### Task material

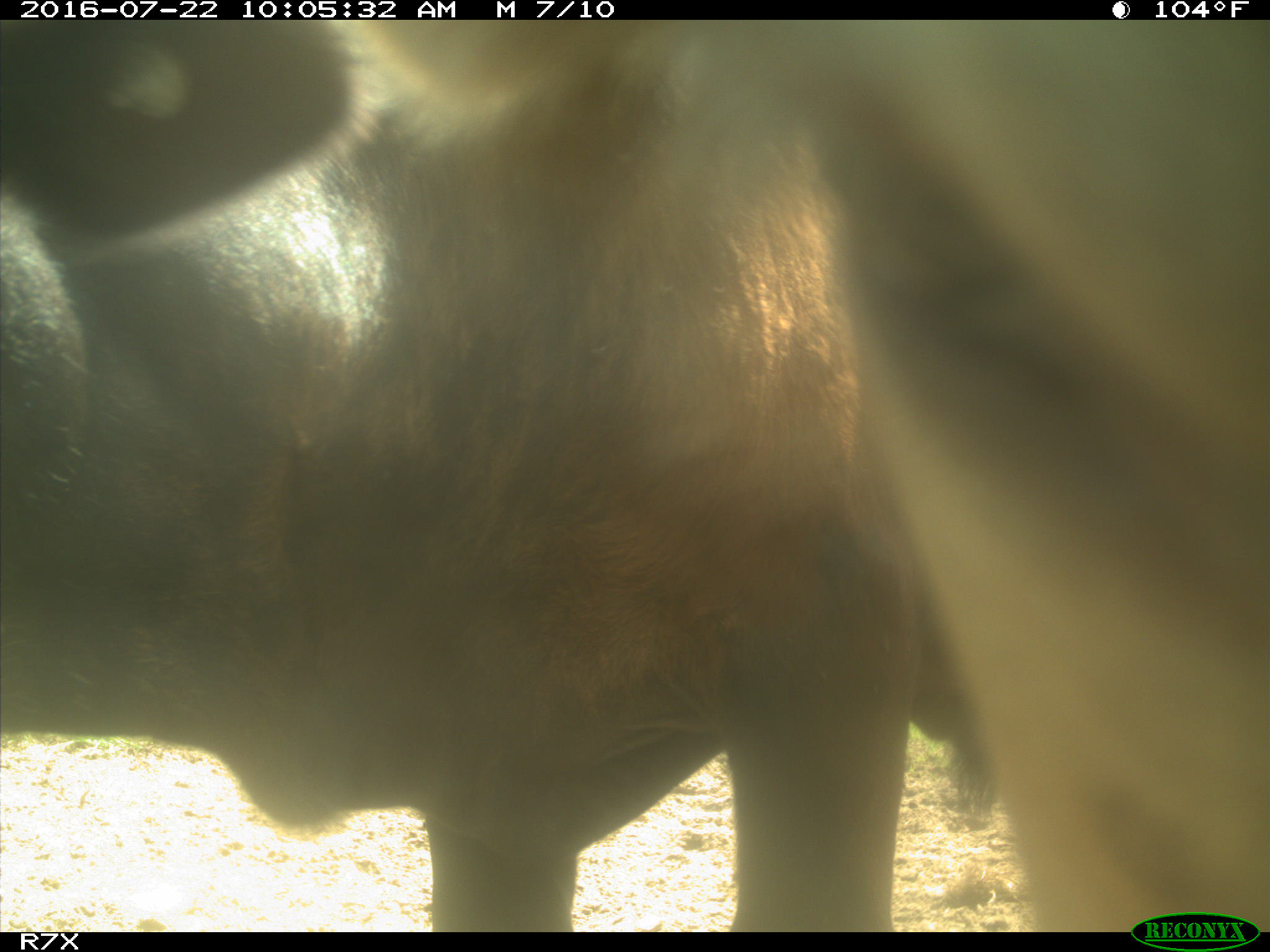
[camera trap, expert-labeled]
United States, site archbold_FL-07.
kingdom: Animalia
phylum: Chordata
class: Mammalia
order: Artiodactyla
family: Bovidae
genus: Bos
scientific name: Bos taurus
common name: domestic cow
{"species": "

### Work request
Extract every line from the one containing "United States, site archbold_FL-07." to the end of the entries, including both of those lines, exactly as given and with nothing added.

### Task result
United States, site archbold_FL-07.
kingdom: Animalia
phylum: Chordata
class: Mammalia
order: Artiodactyla
family: Bovidae
genus: Bos
scientific name: Bos taurus
common name: domestic cow
{"species": "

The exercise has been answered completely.